What this provision in the Act means is that all the waivers extended to India could disappear at one go if India tests a nuclear device. It does not require the US to prove that fuel or technology meant for India’s civilian program was diverted to the country’s military program.

If there are doubts as to how the situation will unfold if India detonates a nuclear device, then one has to look to the 123 Agreement for the details. Click here for the text of the proposed 123 Agreement

At Article 14 of the proposed 123 Agreement, it says that “Either Party shall have the right to terminate this Agreement prior to its expiration on one year’s written notice to the other Party.” So if India detonates a nuclear device, under the “United States-India Peaceful Atomic Energy Cooperation Act” of 2006, the US can, among other actions, immediately withdraw its waiver to India, and call for a termination of the 123 Agreement

“Following the cessation of cooperation under this Agreement, either Party shall have the right to require the return by the other Party of any nuclear material, equipment, non-nuclear material or components transferred under this Agreement and any special fissionable material produced through their use”, according to the 123 Agreement.
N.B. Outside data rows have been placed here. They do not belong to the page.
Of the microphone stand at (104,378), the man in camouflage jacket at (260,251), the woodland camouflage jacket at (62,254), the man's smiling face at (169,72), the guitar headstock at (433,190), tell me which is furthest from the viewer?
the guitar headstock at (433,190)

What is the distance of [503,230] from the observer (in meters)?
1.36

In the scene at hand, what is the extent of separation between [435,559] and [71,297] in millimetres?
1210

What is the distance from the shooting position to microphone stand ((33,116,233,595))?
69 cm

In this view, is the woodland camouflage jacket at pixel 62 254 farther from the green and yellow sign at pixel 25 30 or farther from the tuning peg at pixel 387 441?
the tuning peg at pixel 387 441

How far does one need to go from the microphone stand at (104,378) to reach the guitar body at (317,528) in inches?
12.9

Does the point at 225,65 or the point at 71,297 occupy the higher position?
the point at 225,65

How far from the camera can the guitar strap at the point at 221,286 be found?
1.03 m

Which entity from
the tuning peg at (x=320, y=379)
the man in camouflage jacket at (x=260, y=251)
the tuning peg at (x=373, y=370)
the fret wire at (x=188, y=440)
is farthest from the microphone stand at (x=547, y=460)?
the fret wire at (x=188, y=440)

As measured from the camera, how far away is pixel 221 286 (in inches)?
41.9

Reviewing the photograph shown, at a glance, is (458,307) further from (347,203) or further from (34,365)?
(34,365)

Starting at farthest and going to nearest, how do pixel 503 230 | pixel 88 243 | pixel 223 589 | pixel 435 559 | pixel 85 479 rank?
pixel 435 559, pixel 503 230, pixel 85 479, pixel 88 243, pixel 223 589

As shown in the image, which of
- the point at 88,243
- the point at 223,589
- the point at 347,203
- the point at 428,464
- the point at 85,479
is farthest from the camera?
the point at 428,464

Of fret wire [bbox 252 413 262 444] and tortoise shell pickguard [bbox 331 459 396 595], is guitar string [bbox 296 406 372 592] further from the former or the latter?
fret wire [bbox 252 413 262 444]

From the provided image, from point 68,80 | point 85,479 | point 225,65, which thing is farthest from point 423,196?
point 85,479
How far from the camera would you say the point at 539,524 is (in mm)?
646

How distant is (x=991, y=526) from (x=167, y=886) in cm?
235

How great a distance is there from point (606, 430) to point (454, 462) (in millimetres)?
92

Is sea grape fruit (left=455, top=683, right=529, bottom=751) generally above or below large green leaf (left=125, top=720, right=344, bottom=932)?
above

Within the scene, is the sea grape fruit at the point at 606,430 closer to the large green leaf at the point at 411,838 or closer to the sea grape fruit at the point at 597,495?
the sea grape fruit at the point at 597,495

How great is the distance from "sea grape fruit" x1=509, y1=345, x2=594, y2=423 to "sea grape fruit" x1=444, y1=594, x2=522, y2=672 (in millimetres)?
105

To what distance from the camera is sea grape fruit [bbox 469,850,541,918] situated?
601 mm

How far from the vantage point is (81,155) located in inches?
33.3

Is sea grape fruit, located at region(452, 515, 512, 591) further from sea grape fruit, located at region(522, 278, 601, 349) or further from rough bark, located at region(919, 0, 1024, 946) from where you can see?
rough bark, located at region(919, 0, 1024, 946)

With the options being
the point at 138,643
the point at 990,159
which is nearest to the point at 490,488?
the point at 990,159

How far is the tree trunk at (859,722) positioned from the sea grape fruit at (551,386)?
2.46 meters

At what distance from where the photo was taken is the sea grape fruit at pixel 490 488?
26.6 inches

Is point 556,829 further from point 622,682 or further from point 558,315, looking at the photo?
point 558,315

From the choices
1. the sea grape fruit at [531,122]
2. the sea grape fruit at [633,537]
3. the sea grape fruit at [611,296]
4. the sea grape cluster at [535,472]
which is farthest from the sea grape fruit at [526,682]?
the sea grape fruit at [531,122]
That would leave India’s civilian nuclear program starved for fuel. There have been hints that the US would in such a situation come to India’s rescue, by arranging for alternate supply from third countries.

But a country’s civilian nuclear program cannot be built on vague promises of good-will. If 123 Agreement is to go forward, the US will have to incorporate into the proposed agreement a clause stating that notwithstanding anything in earlier agreements and Acts of the US government, the supply of fuel from the US to India will not be affected by any developments in India’s military nuclear program.

By insisting that all is alright with the deal, Prime Minister Manmohan Singh may be doing a dis-service to India.